Eros-Thanatos Bibliothèque de littérature érotique : histoires, textes, récits et confessions érotiques

Accueil > Confessions érotiques > Confession sexuelle d’un Russe du Sud > Passe-temps « hygiéniques » avec Nadia

Navigation



Confession sexuelle d’un Russe du Sud

Passe-temps « hygiéniques » avec Nadia

Études de Psychologie sexuelle (11)



Mots-clés :

« Confession sexuelle d’un Russe du Sud », in Havelock Ellis, Études de Psychologie sexuelle, t. VI, Éd. Mercure de France, Paris, 1926.


La liaison la plus longue et la plus intéressante fut celle que j’ai eue entre seize et dix-sept ans avec une jeune fille plus âgée que moi de quelques mois seulement. Elle était élève de la dernière classe du gymnase, mais était déjà fiancée à un étudiant qui était alors en prison.

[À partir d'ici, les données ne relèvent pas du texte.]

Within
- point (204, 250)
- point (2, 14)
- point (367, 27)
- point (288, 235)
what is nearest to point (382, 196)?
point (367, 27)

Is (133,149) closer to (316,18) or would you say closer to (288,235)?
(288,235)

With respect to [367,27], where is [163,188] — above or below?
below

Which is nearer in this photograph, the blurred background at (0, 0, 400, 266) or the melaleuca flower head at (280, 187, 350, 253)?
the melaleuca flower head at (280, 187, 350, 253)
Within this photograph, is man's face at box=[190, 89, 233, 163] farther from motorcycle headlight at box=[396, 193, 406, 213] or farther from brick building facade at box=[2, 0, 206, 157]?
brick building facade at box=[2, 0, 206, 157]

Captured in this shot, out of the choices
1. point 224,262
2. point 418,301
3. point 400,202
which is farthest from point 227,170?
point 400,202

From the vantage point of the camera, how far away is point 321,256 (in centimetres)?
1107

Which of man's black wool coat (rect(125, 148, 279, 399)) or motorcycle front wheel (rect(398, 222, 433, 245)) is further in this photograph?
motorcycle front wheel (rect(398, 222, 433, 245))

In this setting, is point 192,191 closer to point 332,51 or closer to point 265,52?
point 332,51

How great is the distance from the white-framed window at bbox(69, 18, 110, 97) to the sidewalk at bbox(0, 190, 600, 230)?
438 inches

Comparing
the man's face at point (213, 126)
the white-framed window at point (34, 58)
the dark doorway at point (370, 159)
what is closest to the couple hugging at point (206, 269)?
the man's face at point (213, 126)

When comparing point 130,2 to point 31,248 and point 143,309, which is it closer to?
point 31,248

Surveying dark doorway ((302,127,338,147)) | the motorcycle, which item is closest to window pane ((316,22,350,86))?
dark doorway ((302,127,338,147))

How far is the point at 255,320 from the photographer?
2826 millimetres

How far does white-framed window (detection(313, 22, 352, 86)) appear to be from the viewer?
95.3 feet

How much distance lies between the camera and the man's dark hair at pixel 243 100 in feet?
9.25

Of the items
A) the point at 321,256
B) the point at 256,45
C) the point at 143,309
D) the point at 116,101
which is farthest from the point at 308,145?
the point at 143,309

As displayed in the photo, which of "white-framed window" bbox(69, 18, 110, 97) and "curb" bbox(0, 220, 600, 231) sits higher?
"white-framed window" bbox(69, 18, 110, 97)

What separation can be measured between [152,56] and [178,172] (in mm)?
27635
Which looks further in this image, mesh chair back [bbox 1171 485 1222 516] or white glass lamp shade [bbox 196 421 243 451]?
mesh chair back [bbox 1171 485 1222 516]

Comme affilié au parti terroriste socialiste-révolutionnaire, il attendait son procès depuis des mois, en prison préventive. Les charges contre lui n’étaient pas très graves, et comme en Russie, dans les procès politiques, les débats sont souvent une pure formalité, une comédie, de sorte que l’inculpé est d’avance condamné par les autorités supérieures dont les membres du tribunal militaire ne sont que les instruments passifs, on savait d’avance que le jeune homme en question serait condamné à huit ou dix ans d’exil en Sibérie sans travaux forcés (na possélénié). La jeune fille était décidée à le suivre et à se marier avec lui. Elle avait également des idées terroristes auxquelles elle tâchait de me convertir. J’allais la voir souvent, feignant de m’intéresser à ces idées qui me laissaient bien froid, mais attiré, en réalité, par elle érotiquement. Je ne lui déclarais pas mes sentiments, d’abord parce que j’ai toujours été timide, ensuite parce qu’elle s’était promise à un autre. Mais ce fut elle-même qui rompit la glace d’une façon assez originale.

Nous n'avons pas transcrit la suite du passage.